__取り組む課題__.
a - 下の記事について、次の問いに答えてください。
(i) 遠藤さんが江府町で起業したのは何年ですか。
(ii) 焙煎所として活用されているのは、どのような建物ですか。
(iii) 遠藤さんの出身地はどこですか。
b - 下の記事で「鳥取県西部にそびえる」で始まる段落を、主な事実を残して箇条書きに改めてください。
c - 下の記事から、「毎週日曜11時から13時まで」という語句を含む箇所で始まり「と。遠藤さん、とってもお若く見えますね。」で終わる部分を、一字も変えずに書き写してください。

*** 記事 ***

毎週日曜11時から13時まで、全国のコミュニティFM(一部地域を除く)を結んで放送している地域SDGs情報バラエティ『ロコラバ』。今回は5月21日放送の『地域人』のコーナーから、鳥取県で珈琲豆を天然水で洗う焙煎所をご紹介します。
鳥取県西部にそびえる秀峰・大山の南側の麓に位置し、岡山県との県境にある町・江府町。県三大河川・日野川の源流を有する水資源が豊富なこの場所で、2020年に起業したのは、大阪から移住してきた遠藤明宏(えんどう・あきひろ)さん。
山間にある廃校を活用し、奥大山の名水で豆を洗ってから焙煎する「奥大山の水洗い珈琲豆」の焙煎所としてリニューアル。大山の雄大な景色と美味しい水、そして珈琲の香りと共に、第二の人生を謳歌しています。今回は、遠藤さんに移住や起業のお話しを伺いました。
――千葉県出身の遠藤さんは現在66歳。大手食品メーカーで商品開発や営業を経験し、定年後は妻のふるさとである鳥取県に移住します。その後、趣味の珈琲焙煎を活かして起業。全国の珈琲ファンにお届けできることを喜びに感じていらっしゃる今日この頃とのこと。遠藤さん、とってもお若く見えますね。

*** 項目 ***

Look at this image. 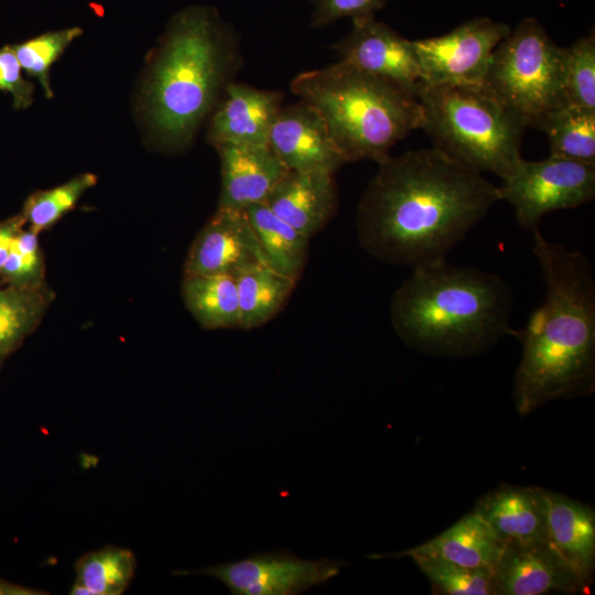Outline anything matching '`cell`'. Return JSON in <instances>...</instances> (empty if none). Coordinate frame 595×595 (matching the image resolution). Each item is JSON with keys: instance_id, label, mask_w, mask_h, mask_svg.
Wrapping results in <instances>:
<instances>
[{"instance_id": "6da1fadb", "label": "cell", "mask_w": 595, "mask_h": 595, "mask_svg": "<svg viewBox=\"0 0 595 595\" xmlns=\"http://www.w3.org/2000/svg\"><path fill=\"white\" fill-rule=\"evenodd\" d=\"M378 164L358 205L357 236L385 263L415 268L445 260L501 201L483 173L435 147Z\"/></svg>"}, {"instance_id": "7a4b0ae2", "label": "cell", "mask_w": 595, "mask_h": 595, "mask_svg": "<svg viewBox=\"0 0 595 595\" xmlns=\"http://www.w3.org/2000/svg\"><path fill=\"white\" fill-rule=\"evenodd\" d=\"M532 251L545 285L543 302L521 329L515 376L517 411L528 415L556 399L591 394L595 387V281L592 262L577 250L533 230Z\"/></svg>"}, {"instance_id": "3957f363", "label": "cell", "mask_w": 595, "mask_h": 595, "mask_svg": "<svg viewBox=\"0 0 595 595\" xmlns=\"http://www.w3.org/2000/svg\"><path fill=\"white\" fill-rule=\"evenodd\" d=\"M512 290L500 275L445 259L412 268L392 295L390 318L409 347L467 357L512 334Z\"/></svg>"}, {"instance_id": "277c9868", "label": "cell", "mask_w": 595, "mask_h": 595, "mask_svg": "<svg viewBox=\"0 0 595 595\" xmlns=\"http://www.w3.org/2000/svg\"><path fill=\"white\" fill-rule=\"evenodd\" d=\"M242 64L239 36L208 6L173 17L144 91L149 121L167 148L187 144Z\"/></svg>"}, {"instance_id": "5b68a950", "label": "cell", "mask_w": 595, "mask_h": 595, "mask_svg": "<svg viewBox=\"0 0 595 595\" xmlns=\"http://www.w3.org/2000/svg\"><path fill=\"white\" fill-rule=\"evenodd\" d=\"M290 86L321 113L346 163H380L400 140L421 128L415 94L342 61L300 73Z\"/></svg>"}, {"instance_id": "8992f818", "label": "cell", "mask_w": 595, "mask_h": 595, "mask_svg": "<svg viewBox=\"0 0 595 595\" xmlns=\"http://www.w3.org/2000/svg\"><path fill=\"white\" fill-rule=\"evenodd\" d=\"M416 96L435 148L501 181L516 171L526 128L483 85H422Z\"/></svg>"}, {"instance_id": "52a82bcc", "label": "cell", "mask_w": 595, "mask_h": 595, "mask_svg": "<svg viewBox=\"0 0 595 595\" xmlns=\"http://www.w3.org/2000/svg\"><path fill=\"white\" fill-rule=\"evenodd\" d=\"M564 47L534 18L521 20L495 48L483 86L524 128H538L565 105Z\"/></svg>"}, {"instance_id": "ba28073f", "label": "cell", "mask_w": 595, "mask_h": 595, "mask_svg": "<svg viewBox=\"0 0 595 595\" xmlns=\"http://www.w3.org/2000/svg\"><path fill=\"white\" fill-rule=\"evenodd\" d=\"M498 188L500 199L513 207L518 224L533 230L545 214L594 199L595 164L551 155L540 161L522 159Z\"/></svg>"}, {"instance_id": "9c48e42d", "label": "cell", "mask_w": 595, "mask_h": 595, "mask_svg": "<svg viewBox=\"0 0 595 595\" xmlns=\"http://www.w3.org/2000/svg\"><path fill=\"white\" fill-rule=\"evenodd\" d=\"M508 24L475 18L446 34L412 40L423 85H482Z\"/></svg>"}, {"instance_id": "30bf717a", "label": "cell", "mask_w": 595, "mask_h": 595, "mask_svg": "<svg viewBox=\"0 0 595 595\" xmlns=\"http://www.w3.org/2000/svg\"><path fill=\"white\" fill-rule=\"evenodd\" d=\"M345 562L304 560L284 551L257 553L194 572L219 580L234 595H298L335 577Z\"/></svg>"}, {"instance_id": "8fae6325", "label": "cell", "mask_w": 595, "mask_h": 595, "mask_svg": "<svg viewBox=\"0 0 595 595\" xmlns=\"http://www.w3.org/2000/svg\"><path fill=\"white\" fill-rule=\"evenodd\" d=\"M334 50L338 61L415 95L423 85L412 40L375 20V15L354 19L350 32Z\"/></svg>"}, {"instance_id": "7c38bea8", "label": "cell", "mask_w": 595, "mask_h": 595, "mask_svg": "<svg viewBox=\"0 0 595 595\" xmlns=\"http://www.w3.org/2000/svg\"><path fill=\"white\" fill-rule=\"evenodd\" d=\"M494 576L497 595L576 593L589 584L548 541L506 543Z\"/></svg>"}, {"instance_id": "4fadbf2b", "label": "cell", "mask_w": 595, "mask_h": 595, "mask_svg": "<svg viewBox=\"0 0 595 595\" xmlns=\"http://www.w3.org/2000/svg\"><path fill=\"white\" fill-rule=\"evenodd\" d=\"M264 257L241 210L217 208L194 238L184 261V274L235 277Z\"/></svg>"}, {"instance_id": "5bb4252c", "label": "cell", "mask_w": 595, "mask_h": 595, "mask_svg": "<svg viewBox=\"0 0 595 595\" xmlns=\"http://www.w3.org/2000/svg\"><path fill=\"white\" fill-rule=\"evenodd\" d=\"M268 145L289 171L335 173L346 163L321 113L301 99L280 109Z\"/></svg>"}, {"instance_id": "9a60e30c", "label": "cell", "mask_w": 595, "mask_h": 595, "mask_svg": "<svg viewBox=\"0 0 595 595\" xmlns=\"http://www.w3.org/2000/svg\"><path fill=\"white\" fill-rule=\"evenodd\" d=\"M215 148L221 173L217 208L244 212L266 203L289 171L268 144L221 143Z\"/></svg>"}, {"instance_id": "2e32d148", "label": "cell", "mask_w": 595, "mask_h": 595, "mask_svg": "<svg viewBox=\"0 0 595 595\" xmlns=\"http://www.w3.org/2000/svg\"><path fill=\"white\" fill-rule=\"evenodd\" d=\"M283 97L282 91L232 82L214 109L208 142L214 147L221 143L268 144Z\"/></svg>"}, {"instance_id": "e0dca14e", "label": "cell", "mask_w": 595, "mask_h": 595, "mask_svg": "<svg viewBox=\"0 0 595 595\" xmlns=\"http://www.w3.org/2000/svg\"><path fill=\"white\" fill-rule=\"evenodd\" d=\"M266 204L278 217L310 239L336 213L338 194L334 173L288 171Z\"/></svg>"}, {"instance_id": "ac0fdd59", "label": "cell", "mask_w": 595, "mask_h": 595, "mask_svg": "<svg viewBox=\"0 0 595 595\" xmlns=\"http://www.w3.org/2000/svg\"><path fill=\"white\" fill-rule=\"evenodd\" d=\"M473 511L505 544L548 541V501L541 487L502 484L480 497Z\"/></svg>"}, {"instance_id": "d6986e66", "label": "cell", "mask_w": 595, "mask_h": 595, "mask_svg": "<svg viewBox=\"0 0 595 595\" xmlns=\"http://www.w3.org/2000/svg\"><path fill=\"white\" fill-rule=\"evenodd\" d=\"M505 543L475 512L461 518L431 540L393 554H371L370 559L429 555L463 566L494 571Z\"/></svg>"}, {"instance_id": "ffe728a7", "label": "cell", "mask_w": 595, "mask_h": 595, "mask_svg": "<svg viewBox=\"0 0 595 595\" xmlns=\"http://www.w3.org/2000/svg\"><path fill=\"white\" fill-rule=\"evenodd\" d=\"M548 542L588 583L595 566V513L589 505L545 489Z\"/></svg>"}, {"instance_id": "44dd1931", "label": "cell", "mask_w": 595, "mask_h": 595, "mask_svg": "<svg viewBox=\"0 0 595 595\" xmlns=\"http://www.w3.org/2000/svg\"><path fill=\"white\" fill-rule=\"evenodd\" d=\"M239 328L252 329L274 318L284 307L296 281L264 261L241 269L236 275Z\"/></svg>"}, {"instance_id": "7402d4cb", "label": "cell", "mask_w": 595, "mask_h": 595, "mask_svg": "<svg viewBox=\"0 0 595 595\" xmlns=\"http://www.w3.org/2000/svg\"><path fill=\"white\" fill-rule=\"evenodd\" d=\"M244 212L266 262L298 282L307 260L309 238L278 217L266 203Z\"/></svg>"}, {"instance_id": "603a6c76", "label": "cell", "mask_w": 595, "mask_h": 595, "mask_svg": "<svg viewBox=\"0 0 595 595\" xmlns=\"http://www.w3.org/2000/svg\"><path fill=\"white\" fill-rule=\"evenodd\" d=\"M182 298L205 329L239 328L236 279L227 274H184Z\"/></svg>"}, {"instance_id": "cb8c5ba5", "label": "cell", "mask_w": 595, "mask_h": 595, "mask_svg": "<svg viewBox=\"0 0 595 595\" xmlns=\"http://www.w3.org/2000/svg\"><path fill=\"white\" fill-rule=\"evenodd\" d=\"M53 299L45 283L0 286V364L37 327Z\"/></svg>"}, {"instance_id": "d4e9b609", "label": "cell", "mask_w": 595, "mask_h": 595, "mask_svg": "<svg viewBox=\"0 0 595 595\" xmlns=\"http://www.w3.org/2000/svg\"><path fill=\"white\" fill-rule=\"evenodd\" d=\"M137 562L125 548L108 545L82 555L76 564L73 595H121L130 585Z\"/></svg>"}, {"instance_id": "484cf974", "label": "cell", "mask_w": 595, "mask_h": 595, "mask_svg": "<svg viewBox=\"0 0 595 595\" xmlns=\"http://www.w3.org/2000/svg\"><path fill=\"white\" fill-rule=\"evenodd\" d=\"M539 129L548 137L551 156L595 164V109L565 104Z\"/></svg>"}, {"instance_id": "4316f807", "label": "cell", "mask_w": 595, "mask_h": 595, "mask_svg": "<svg viewBox=\"0 0 595 595\" xmlns=\"http://www.w3.org/2000/svg\"><path fill=\"white\" fill-rule=\"evenodd\" d=\"M439 595H497L494 571L463 566L429 555L409 556Z\"/></svg>"}, {"instance_id": "83f0119b", "label": "cell", "mask_w": 595, "mask_h": 595, "mask_svg": "<svg viewBox=\"0 0 595 595\" xmlns=\"http://www.w3.org/2000/svg\"><path fill=\"white\" fill-rule=\"evenodd\" d=\"M96 182L95 174L83 173L53 188L32 193L21 212L25 225L37 234L51 228Z\"/></svg>"}, {"instance_id": "f1b7e54d", "label": "cell", "mask_w": 595, "mask_h": 595, "mask_svg": "<svg viewBox=\"0 0 595 595\" xmlns=\"http://www.w3.org/2000/svg\"><path fill=\"white\" fill-rule=\"evenodd\" d=\"M82 33L83 30L80 28L72 26L46 32L25 42L12 45L21 68L40 83L47 98L53 96L50 83L51 66Z\"/></svg>"}, {"instance_id": "f546056e", "label": "cell", "mask_w": 595, "mask_h": 595, "mask_svg": "<svg viewBox=\"0 0 595 595\" xmlns=\"http://www.w3.org/2000/svg\"><path fill=\"white\" fill-rule=\"evenodd\" d=\"M563 91L565 102L595 109V36L587 35L564 47Z\"/></svg>"}, {"instance_id": "4dcf8cb0", "label": "cell", "mask_w": 595, "mask_h": 595, "mask_svg": "<svg viewBox=\"0 0 595 595\" xmlns=\"http://www.w3.org/2000/svg\"><path fill=\"white\" fill-rule=\"evenodd\" d=\"M44 259L39 234L23 228L17 236L10 253L0 271V278L18 288L44 284Z\"/></svg>"}, {"instance_id": "1f68e13d", "label": "cell", "mask_w": 595, "mask_h": 595, "mask_svg": "<svg viewBox=\"0 0 595 595\" xmlns=\"http://www.w3.org/2000/svg\"><path fill=\"white\" fill-rule=\"evenodd\" d=\"M386 4L387 0H314L311 26L322 28L342 18L371 17Z\"/></svg>"}, {"instance_id": "d6a6232c", "label": "cell", "mask_w": 595, "mask_h": 595, "mask_svg": "<svg viewBox=\"0 0 595 595\" xmlns=\"http://www.w3.org/2000/svg\"><path fill=\"white\" fill-rule=\"evenodd\" d=\"M12 45L0 48V89L12 97L14 109H26L33 102L34 85L26 80Z\"/></svg>"}, {"instance_id": "836d02e7", "label": "cell", "mask_w": 595, "mask_h": 595, "mask_svg": "<svg viewBox=\"0 0 595 595\" xmlns=\"http://www.w3.org/2000/svg\"><path fill=\"white\" fill-rule=\"evenodd\" d=\"M24 226L25 221L21 214L0 221V271L10 253L18 234Z\"/></svg>"}, {"instance_id": "e575fe53", "label": "cell", "mask_w": 595, "mask_h": 595, "mask_svg": "<svg viewBox=\"0 0 595 595\" xmlns=\"http://www.w3.org/2000/svg\"><path fill=\"white\" fill-rule=\"evenodd\" d=\"M46 594L39 589L25 587L0 578V595H39Z\"/></svg>"}]
</instances>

***

__課題の解答__.
a -
(i) 2020年
(ii) 山間にある廃校
(iii) 千葉県

b -
・江府町は鳥取県西部の大山の南側の麓にあり、岡山県との県境に位置する。
・県三大河川の一つである日野川の源流を有し、水資源が豊富である。
・2020年に、大阪から移住してきた遠藤明宏さんがここで起業した。

c -
毎週日曜11時から13時まで、全国のコミュニティFM(一部地域を除く)を結んで放送している地域SDGs情報バラエティ『ロコラバ』。今回は5月21日放送の『地域人』のコーナーから、鳥取県で珈琲豆を天然水で洗う焙煎所をご紹介します。
鳥取県西部にそびえる秀峰・大山の南側の麓に位置し、岡山県との県境にある町・江府町。県三大河川・日野川の源流を有する水資源が豊富なこの場所で、2020年に起業したのは、大阪から移住してきた遠藤明宏(えんどう・あきひろ)さん。
山間にある廃校を活用し、奥大山の名水で豆を洗ってから焙煎する「奥大山の水洗い珈琲豆」の焙煎所としてリニューアル。大山の雄大な景色と美味しい水、そして珈琲の香りと共に、第二の人生を謳歌しています。今回は、遠藤さんに移住や起業のお話しを伺いました。
――千葉県出身の遠藤さんは現在66歳。大手食品メーカーで商品開発や営業を経験し、定年後は妻のふるさとである鳥取県に移住します。その後、趣味の珈琲焙煎を活かして起業。全国の珈琲ファンにお届けできることを喜びに感じていらっしゃる今日この頃とのこと。遠藤さん、とってもお若く見えますね。